A number of authors have suggested that uptake of mercury varies considerably between individuals exposed to similar environmental or other exposure levels and that there are those who are particularly susceptible to mercury toxicity.30 High intra-individual variation may require an average to be taken of several urinary mercury determinations.34 It is for this reason that biological monitoring of mercury has been considered less reliable than direct environmental exposure measurements. The areas of the surgery where we measured highest environmental contamination of mercury were not within the dentists breathing zone. However, there were significant correlations between mercury measured by personal dosimetry and other breathing zone areas and urinary mercury measurements. As urinary mercury levels are well below the Health and Safety Executive biological guidance values, the Occupational Exposure Standard could be considered to be set at too high a level. However, an environmental exposure limit for those working with mercury (of 25 microgram per cubic metre) has been widely accepted by most European countries. Further studies of true environmental exposure in the dental surgery during a normal working day and the effect of ventilation and heating on the levels of mercury vapour are therefore indicated.

The results of this study have raised a number of important issues with regard to mercury hygiene in the dental surgery.

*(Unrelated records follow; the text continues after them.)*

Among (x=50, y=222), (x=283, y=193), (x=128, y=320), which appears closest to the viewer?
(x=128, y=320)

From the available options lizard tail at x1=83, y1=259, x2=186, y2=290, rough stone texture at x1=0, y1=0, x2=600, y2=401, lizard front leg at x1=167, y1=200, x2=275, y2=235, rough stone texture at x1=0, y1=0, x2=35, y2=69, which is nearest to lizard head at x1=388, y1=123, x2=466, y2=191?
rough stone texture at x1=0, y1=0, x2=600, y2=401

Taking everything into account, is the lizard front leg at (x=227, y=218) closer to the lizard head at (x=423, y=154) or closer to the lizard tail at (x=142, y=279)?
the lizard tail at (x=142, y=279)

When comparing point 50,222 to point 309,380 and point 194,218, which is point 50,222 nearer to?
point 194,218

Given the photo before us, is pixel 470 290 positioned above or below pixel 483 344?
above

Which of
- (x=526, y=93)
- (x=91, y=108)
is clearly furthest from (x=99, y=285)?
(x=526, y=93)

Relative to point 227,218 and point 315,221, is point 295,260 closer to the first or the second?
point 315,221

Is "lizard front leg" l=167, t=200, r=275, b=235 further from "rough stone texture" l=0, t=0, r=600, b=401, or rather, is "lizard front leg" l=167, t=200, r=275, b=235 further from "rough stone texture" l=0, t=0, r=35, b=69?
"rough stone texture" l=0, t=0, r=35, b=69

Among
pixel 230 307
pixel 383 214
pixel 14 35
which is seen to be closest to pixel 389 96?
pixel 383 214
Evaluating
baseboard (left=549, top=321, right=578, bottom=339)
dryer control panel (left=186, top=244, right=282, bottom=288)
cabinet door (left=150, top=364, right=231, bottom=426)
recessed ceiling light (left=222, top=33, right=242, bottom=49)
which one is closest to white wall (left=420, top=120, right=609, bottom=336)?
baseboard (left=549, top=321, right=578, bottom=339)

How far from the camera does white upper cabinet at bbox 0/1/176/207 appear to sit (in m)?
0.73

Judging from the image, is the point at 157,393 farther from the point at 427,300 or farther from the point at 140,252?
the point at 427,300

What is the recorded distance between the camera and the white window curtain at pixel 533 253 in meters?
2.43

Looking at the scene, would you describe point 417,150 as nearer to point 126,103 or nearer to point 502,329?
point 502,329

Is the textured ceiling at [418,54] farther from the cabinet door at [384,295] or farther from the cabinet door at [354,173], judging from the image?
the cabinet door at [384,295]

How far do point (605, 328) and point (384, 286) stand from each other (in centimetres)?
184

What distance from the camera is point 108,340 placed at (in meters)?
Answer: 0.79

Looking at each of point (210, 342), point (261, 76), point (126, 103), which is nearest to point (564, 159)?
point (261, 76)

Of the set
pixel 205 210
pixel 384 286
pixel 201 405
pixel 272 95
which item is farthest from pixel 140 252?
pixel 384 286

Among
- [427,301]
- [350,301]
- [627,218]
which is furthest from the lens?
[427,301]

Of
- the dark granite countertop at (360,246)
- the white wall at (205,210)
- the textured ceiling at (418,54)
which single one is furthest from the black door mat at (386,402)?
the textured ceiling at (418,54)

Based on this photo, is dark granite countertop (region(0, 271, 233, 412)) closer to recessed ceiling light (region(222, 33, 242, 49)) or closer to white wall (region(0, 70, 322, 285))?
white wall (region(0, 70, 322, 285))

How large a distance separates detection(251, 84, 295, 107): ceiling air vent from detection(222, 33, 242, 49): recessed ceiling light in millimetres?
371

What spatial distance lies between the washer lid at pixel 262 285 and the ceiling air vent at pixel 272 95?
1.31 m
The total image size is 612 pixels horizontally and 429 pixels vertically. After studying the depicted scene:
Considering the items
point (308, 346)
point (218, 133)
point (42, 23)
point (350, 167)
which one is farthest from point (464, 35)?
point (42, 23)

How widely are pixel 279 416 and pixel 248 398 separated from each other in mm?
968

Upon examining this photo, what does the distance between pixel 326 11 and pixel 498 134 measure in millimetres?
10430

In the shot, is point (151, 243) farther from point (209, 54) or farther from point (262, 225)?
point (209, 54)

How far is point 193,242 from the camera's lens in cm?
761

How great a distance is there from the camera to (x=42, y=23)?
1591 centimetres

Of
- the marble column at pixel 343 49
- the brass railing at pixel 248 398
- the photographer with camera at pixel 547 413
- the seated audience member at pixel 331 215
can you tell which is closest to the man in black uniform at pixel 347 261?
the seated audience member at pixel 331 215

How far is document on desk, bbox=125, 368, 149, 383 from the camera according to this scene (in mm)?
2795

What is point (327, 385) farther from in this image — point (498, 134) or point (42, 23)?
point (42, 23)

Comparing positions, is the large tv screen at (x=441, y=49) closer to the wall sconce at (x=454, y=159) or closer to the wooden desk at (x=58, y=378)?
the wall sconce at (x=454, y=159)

As a result, the following recommendations would appear appropriate:

  • Greater emphasis should be placed on the importance of appropriate occupational hygiene practice, both during training and continuing professional development in order to ensure that instances of mercury contamination within dental surgeries be reduced.

  • Longitudinal studies are warranted to measure the variations in exposure of all members of the dental team to environmental mercury over the working day.

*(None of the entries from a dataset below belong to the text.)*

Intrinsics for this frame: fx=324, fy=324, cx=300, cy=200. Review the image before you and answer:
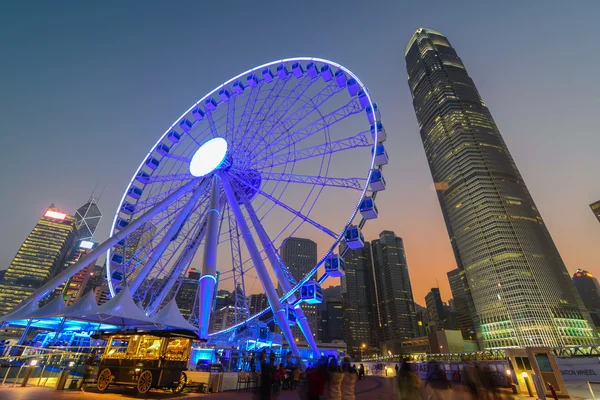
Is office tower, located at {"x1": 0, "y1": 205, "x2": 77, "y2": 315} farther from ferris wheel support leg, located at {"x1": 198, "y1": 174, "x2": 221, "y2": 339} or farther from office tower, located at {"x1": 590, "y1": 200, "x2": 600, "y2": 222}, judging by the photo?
office tower, located at {"x1": 590, "y1": 200, "x2": 600, "y2": 222}

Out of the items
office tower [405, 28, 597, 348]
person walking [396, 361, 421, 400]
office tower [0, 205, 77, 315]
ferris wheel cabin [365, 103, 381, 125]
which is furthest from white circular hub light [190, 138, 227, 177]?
office tower [0, 205, 77, 315]

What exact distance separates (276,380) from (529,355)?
1128 cm

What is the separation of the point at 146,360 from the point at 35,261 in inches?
9063

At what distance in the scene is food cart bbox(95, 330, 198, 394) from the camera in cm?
1121

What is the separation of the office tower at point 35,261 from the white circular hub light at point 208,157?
641 ft

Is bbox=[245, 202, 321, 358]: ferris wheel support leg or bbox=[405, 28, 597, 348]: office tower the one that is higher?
bbox=[405, 28, 597, 348]: office tower

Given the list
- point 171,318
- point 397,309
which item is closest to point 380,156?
point 171,318

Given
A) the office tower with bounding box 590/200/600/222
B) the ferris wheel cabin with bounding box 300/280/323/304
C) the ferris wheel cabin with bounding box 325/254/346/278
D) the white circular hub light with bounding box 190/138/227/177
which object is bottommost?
the ferris wheel cabin with bounding box 300/280/323/304

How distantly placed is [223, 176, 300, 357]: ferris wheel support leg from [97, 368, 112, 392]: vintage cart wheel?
999 centimetres

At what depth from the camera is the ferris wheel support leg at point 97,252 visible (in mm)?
18392

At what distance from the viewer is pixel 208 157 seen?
2692 cm

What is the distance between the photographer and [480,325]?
109 m

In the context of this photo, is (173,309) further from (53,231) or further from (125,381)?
(53,231)

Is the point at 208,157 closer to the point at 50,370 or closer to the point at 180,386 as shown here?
the point at 50,370
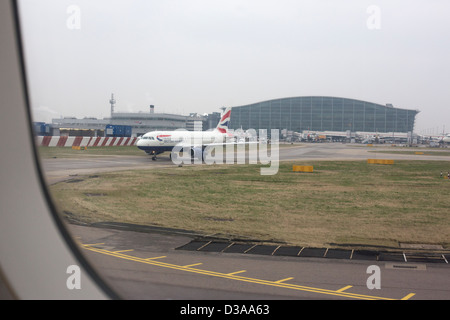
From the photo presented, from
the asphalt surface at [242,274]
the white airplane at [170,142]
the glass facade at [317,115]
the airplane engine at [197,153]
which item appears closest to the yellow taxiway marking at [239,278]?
the asphalt surface at [242,274]

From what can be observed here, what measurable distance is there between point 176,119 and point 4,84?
232ft

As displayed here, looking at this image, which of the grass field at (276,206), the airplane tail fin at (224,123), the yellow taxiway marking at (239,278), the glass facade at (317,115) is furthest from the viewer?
the glass facade at (317,115)

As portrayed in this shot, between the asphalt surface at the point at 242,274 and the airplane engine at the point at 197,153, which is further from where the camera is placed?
the airplane engine at the point at 197,153

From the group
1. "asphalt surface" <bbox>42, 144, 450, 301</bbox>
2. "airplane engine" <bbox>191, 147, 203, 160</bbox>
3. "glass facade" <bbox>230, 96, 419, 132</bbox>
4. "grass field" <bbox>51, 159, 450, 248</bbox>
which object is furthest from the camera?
"glass facade" <bbox>230, 96, 419, 132</bbox>

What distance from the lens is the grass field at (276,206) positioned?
487 inches

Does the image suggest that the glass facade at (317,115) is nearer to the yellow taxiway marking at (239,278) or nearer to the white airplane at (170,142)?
the white airplane at (170,142)

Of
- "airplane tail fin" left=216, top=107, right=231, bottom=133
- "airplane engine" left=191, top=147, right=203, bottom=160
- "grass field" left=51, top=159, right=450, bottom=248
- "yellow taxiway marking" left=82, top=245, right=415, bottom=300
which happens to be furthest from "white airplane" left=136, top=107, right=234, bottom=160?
"yellow taxiway marking" left=82, top=245, right=415, bottom=300

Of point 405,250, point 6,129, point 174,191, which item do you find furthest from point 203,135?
point 6,129

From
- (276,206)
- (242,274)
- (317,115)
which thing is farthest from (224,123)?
(317,115)

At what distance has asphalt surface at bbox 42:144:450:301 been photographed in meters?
6.97

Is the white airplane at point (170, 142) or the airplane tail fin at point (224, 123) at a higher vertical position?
the airplane tail fin at point (224, 123)

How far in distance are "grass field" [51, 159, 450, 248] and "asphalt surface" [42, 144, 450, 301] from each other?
1.58 metres

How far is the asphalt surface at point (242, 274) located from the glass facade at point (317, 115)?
8931 cm

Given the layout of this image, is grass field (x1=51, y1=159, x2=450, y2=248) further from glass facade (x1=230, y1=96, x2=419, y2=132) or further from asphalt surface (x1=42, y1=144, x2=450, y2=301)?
glass facade (x1=230, y1=96, x2=419, y2=132)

  • Health surveillance of dental staff, to identify increased incidence of disorders and symptoms that can be linked to aspects of practising dentistry, should be conducted on a periodic basis.

  • Dental surgeries and dental chairs should be designed to prevent mercury accumulation.

Finally, the high levels of bodily contamination with mercury found in the dentists tested, despite any correlation with frank illness, may be considered less than ideal. Taken alongside environmental concerns, it would therefore appear that the search for a dental restorative material with amalgam-like properties of low cost but good clinical performance, should be stepped up. Furthermore, given the highly significant correlation in dentists between the number of amalgam fillings placed and removed in a week and urinary mercury concentration, there would appear to be a strong indication for the use of rubber dam, especially when removing old amalgam restorations.

Conclusions

  • The urinary mercury levels found in this group of dentists, although over four times that of the control group, is below the Health and Safety Executive guidance value.

  • The environmental mercury measurements suggested that in more than two thirds of surgeries further efforts should be made to improve occupational hygiene practice and to ensure that all areas of the surgery have mercury levels below the occupational exposure standard.

  • Dental staff reported a higher incidence of symptoms which seem unrelated to mercury exposure and suggest a need for further studies of occupational influences on the health of dentists.